Copy the forum thread about car wax and polish below word for word, from beginning to end.

### SOURCE PASSAGE
_ _ _ _ _

Glad you like the car, i'm over the moon with it 

As mr sheen has got nothing on you, i was woundering what wax and polish you used on the 34, because in your photos it looks like pure gloss :smokin: 

Cheers

Neil


----------



## Hope4Sun (Jul 28, 2003)

Arreee now your asking about my secrects , well not much of one really, i use Zymol products (which have nearly halfed in price since i bought mine, Typical  )

The main products i use from Zymol are listed below (also there sponges, applicators, Chamois , etc as they really do leave the wax on the car)

Clear - Auto Bathe 
HD Cleanse 
Carbon Wax
Glasur Glaze Wax
Lehm Klay (though meguirs seems to be as good)
Lehm-Lube 2
Treat Leather Conditioner
Vinyl Conditioner 
Tyre Preserve 

Then the hard part and as any one who saw her at the JAE can vouch the glass finish was seen in the flesh (and took a week!) So heres a breif breakdown of my twice a year ritual and pre-show cleaning method (so most easy to remove parts are taken off, like number plates, bumpers, trim, etc)

_ _ _ _ _

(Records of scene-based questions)
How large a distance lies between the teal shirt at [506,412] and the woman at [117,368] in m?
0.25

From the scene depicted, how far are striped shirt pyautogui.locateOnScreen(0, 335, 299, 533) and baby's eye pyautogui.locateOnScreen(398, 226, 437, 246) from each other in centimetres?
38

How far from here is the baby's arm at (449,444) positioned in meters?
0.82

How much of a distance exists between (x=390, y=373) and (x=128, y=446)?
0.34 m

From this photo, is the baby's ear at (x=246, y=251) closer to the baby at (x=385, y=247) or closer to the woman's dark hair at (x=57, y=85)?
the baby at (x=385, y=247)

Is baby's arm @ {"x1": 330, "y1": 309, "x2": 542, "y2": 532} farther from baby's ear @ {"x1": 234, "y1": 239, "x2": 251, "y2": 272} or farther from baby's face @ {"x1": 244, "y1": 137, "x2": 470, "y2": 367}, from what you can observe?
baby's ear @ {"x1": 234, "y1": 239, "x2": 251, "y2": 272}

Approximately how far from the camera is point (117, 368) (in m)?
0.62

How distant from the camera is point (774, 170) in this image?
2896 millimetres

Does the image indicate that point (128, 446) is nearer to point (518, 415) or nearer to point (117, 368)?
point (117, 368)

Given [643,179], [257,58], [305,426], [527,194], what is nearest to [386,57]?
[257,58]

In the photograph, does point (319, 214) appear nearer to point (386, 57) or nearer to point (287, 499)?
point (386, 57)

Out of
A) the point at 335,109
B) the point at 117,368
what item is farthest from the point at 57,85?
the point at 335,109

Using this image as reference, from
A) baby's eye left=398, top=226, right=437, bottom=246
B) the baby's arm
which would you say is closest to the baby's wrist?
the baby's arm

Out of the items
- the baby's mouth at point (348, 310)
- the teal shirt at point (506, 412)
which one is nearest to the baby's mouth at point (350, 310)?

_ _ _ _ _

### WRITTEN SOLUTION
Glad you like the car, i'm over the moon with it 

As mr sheen has got nothing on you, i was woundering what wax and polish you used on the 34, because in your photos it looks like pure gloss :smokin: 

Cheers

Neil


----------



## Hope4Sun (Jul 28, 2003)

Arreee now your asking about my secrects , well not much of one really, i use Zymol products (which have nearly halfed in price since i bought mine, Typical  )

The main products i use from Zymol are listed below (also there sponges, applicators, Chamois , etc as they really do leave the wax on the car)

Clear - Auto Bathe 
HD Cleanse 
Carbon Wax
Glasur Glaze Wax
Lehm Klay (though meguirs seems to be as good)
Lehm-Lube 2
Treat Leather Conditioner
Vinyl Conditioner 
Tyre Preserve 

Then the hard part and as any one who saw her at the JAE can vouch the glass finish was seen in the flesh (and took a week!) So heres a breif breakdown of my twice a year ritual and pre-show cleaning method (so most easy to remove parts are taken off, like number plates, bumpers, trim, etc)